BEGIN SELECTED TEXT

Add handling for offlined CPUs to the nova libvirt driver.

When a host system has CPUs that are offlined via CPU hotplug, nova
fails to start an instance on the host. Currently the libvirt driver
does not check if the CPUs it selects for running the instance are
online or offline. As a result, CPUs that are offline can become
part of the cpuset that is passed to libvirt. Libvirt presents
the following error in this case:

libvirtError: Invalid value '8-15,24-31' for 'cpuset.cpus': Invalid
argument

With this fix, the nova libvirt driver makes use of the getCPUMap
API in libvirt to determine if CPUs are online or offline. When
selecting a CPU set for running an instance, offline CPUs are
masked out.

END SELECTED TEXT

## REQUIREMENT
Rewrite the commit message between "With this fix, the" and "masked out.", inclusive, putting "excluded" in place of "masked out". The listing after this point was taken from a separate source.

BEGIN EXTRACTED RECORDS

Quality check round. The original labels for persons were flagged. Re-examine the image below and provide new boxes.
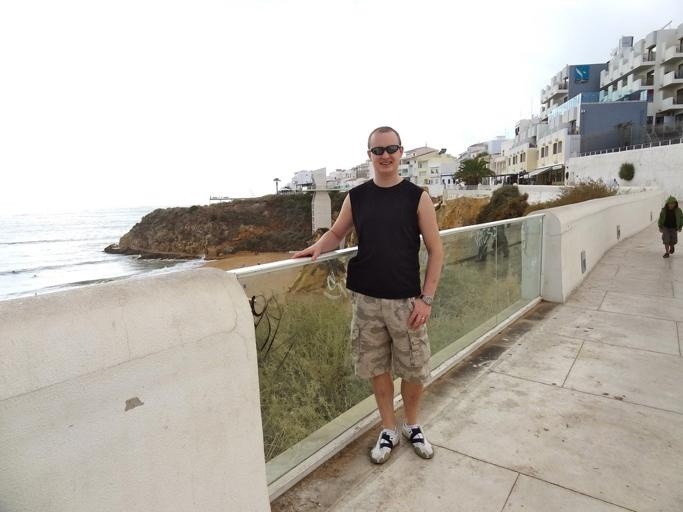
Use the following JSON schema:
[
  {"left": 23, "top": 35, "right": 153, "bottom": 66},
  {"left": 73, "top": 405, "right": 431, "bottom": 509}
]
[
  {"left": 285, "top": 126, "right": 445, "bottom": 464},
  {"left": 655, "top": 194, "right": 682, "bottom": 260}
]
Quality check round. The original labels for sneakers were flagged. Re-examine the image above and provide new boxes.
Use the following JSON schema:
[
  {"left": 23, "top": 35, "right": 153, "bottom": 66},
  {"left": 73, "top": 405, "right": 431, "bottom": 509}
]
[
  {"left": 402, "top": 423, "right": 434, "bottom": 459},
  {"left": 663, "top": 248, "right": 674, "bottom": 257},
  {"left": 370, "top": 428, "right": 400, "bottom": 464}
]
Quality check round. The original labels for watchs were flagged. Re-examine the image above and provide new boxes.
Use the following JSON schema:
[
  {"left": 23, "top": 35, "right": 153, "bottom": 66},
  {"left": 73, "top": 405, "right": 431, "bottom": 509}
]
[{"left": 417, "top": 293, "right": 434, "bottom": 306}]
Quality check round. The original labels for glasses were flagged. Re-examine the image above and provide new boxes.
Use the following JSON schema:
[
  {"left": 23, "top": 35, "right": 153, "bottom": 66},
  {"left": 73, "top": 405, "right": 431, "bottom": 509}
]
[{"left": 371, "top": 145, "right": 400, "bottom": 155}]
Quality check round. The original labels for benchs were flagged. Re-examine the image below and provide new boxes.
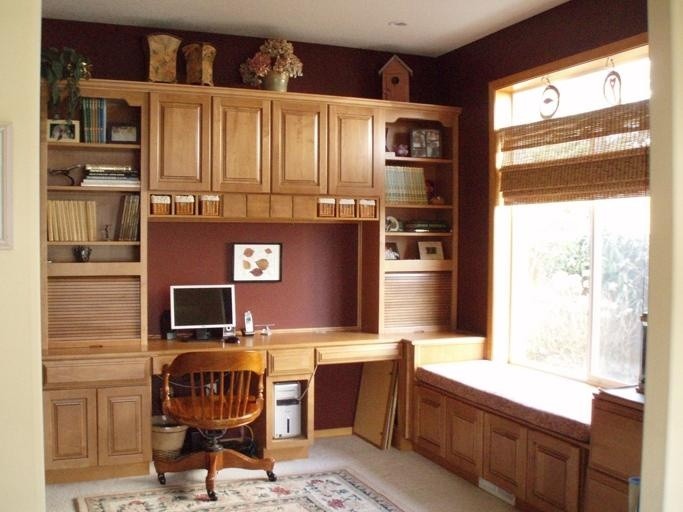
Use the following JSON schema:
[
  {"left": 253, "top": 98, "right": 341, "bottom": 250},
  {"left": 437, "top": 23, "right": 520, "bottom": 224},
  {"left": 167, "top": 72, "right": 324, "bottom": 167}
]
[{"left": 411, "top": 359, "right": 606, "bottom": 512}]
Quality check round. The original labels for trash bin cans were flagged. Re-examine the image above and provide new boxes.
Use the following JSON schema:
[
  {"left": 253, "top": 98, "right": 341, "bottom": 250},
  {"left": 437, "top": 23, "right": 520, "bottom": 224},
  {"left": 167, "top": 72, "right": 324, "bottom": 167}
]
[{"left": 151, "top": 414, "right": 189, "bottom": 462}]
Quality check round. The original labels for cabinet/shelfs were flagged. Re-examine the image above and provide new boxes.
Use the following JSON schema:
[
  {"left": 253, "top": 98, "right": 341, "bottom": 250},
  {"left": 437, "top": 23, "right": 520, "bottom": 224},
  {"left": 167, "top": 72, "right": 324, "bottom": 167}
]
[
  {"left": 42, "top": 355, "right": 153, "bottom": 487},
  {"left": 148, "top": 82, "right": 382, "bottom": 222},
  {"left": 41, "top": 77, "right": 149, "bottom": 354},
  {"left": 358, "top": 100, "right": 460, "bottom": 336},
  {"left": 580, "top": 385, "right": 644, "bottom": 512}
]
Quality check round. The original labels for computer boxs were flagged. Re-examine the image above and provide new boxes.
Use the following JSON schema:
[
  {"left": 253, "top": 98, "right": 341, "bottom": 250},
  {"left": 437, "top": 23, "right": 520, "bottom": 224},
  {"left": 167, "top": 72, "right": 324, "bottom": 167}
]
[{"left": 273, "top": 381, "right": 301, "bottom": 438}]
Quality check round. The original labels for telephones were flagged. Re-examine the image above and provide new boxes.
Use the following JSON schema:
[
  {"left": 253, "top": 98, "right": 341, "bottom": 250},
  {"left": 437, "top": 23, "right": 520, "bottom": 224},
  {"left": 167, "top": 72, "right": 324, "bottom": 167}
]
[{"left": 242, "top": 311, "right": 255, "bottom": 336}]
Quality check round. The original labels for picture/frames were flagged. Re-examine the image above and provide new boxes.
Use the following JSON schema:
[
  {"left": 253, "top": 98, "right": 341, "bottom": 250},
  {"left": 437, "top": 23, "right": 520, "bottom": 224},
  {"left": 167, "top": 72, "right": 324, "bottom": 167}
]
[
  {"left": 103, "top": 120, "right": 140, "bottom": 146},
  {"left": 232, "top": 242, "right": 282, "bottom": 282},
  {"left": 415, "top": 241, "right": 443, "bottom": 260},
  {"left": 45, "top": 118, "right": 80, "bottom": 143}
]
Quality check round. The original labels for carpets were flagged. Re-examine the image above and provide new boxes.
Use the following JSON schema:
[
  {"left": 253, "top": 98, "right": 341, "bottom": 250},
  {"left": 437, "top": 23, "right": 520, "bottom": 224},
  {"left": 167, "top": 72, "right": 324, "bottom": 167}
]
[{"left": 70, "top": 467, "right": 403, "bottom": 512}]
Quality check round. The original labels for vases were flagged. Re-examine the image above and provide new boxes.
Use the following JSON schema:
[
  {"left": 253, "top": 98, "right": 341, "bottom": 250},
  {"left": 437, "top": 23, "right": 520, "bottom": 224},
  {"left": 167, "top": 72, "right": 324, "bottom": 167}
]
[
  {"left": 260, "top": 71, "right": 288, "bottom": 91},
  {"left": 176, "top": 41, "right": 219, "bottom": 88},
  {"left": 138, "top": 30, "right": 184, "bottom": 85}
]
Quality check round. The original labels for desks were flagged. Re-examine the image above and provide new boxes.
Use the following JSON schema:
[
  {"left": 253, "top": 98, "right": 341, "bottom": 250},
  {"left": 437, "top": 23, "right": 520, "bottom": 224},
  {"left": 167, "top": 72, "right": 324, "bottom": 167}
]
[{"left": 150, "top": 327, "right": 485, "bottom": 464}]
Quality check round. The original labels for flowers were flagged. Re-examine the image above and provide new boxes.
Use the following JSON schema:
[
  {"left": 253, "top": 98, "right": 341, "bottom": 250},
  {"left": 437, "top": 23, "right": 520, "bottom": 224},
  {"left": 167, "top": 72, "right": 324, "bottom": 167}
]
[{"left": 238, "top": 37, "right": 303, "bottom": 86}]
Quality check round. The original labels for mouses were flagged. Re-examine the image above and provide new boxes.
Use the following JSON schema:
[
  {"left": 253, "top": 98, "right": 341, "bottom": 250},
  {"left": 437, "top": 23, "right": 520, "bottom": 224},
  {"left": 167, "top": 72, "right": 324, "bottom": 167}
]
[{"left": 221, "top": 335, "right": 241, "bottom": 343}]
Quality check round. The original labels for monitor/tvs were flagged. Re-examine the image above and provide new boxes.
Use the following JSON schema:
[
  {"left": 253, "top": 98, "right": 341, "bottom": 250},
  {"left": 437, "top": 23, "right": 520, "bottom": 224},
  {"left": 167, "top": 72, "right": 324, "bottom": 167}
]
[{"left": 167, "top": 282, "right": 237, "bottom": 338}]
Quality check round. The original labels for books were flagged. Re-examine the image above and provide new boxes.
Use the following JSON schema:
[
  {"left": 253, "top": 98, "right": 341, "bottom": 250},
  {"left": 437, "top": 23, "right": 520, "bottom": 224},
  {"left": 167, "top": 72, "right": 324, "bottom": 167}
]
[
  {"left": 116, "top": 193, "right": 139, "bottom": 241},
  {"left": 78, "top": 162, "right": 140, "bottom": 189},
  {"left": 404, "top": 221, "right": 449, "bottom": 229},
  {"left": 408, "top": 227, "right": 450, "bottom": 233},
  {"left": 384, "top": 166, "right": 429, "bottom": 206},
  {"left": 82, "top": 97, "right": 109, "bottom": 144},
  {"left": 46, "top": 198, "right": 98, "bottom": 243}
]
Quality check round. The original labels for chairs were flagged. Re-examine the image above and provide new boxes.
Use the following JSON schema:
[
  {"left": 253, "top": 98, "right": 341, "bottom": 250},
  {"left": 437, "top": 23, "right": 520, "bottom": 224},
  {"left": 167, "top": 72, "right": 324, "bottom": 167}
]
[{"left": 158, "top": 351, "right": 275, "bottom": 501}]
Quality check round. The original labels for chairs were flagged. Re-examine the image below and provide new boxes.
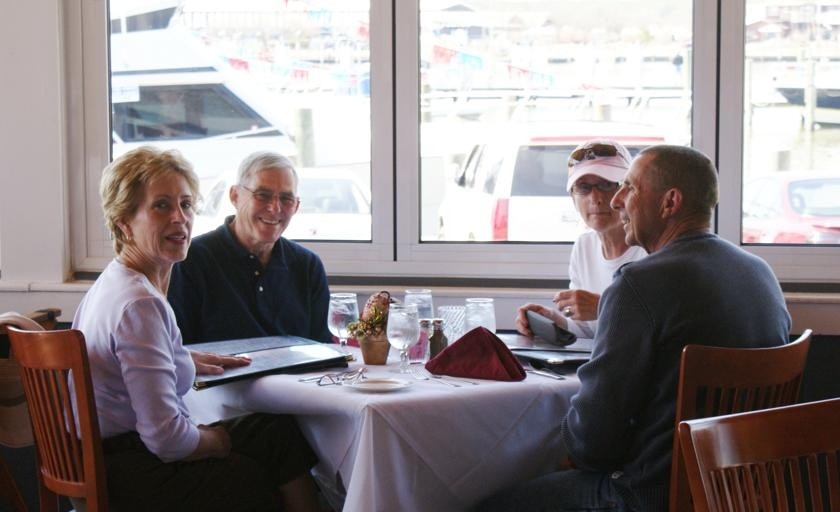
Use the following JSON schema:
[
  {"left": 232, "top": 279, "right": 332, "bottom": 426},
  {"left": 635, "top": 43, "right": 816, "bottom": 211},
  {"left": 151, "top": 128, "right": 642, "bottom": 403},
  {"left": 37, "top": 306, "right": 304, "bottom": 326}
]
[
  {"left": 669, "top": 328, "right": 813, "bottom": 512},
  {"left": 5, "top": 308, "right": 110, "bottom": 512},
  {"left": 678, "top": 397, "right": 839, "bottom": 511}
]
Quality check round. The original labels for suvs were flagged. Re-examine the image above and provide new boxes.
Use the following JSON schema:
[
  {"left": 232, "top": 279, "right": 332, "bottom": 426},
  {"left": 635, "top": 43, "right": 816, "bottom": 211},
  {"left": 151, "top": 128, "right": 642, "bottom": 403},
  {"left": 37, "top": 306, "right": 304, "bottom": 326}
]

END EXTRACTED RECORDS

## THE ANSWER
With this fix, the nova libvirt driver makes use of the getCPUMap
API in libvirt to determine if CPUs are online or offline. When
selecting a CPU set for running an instance, offline CPUs are
excluded.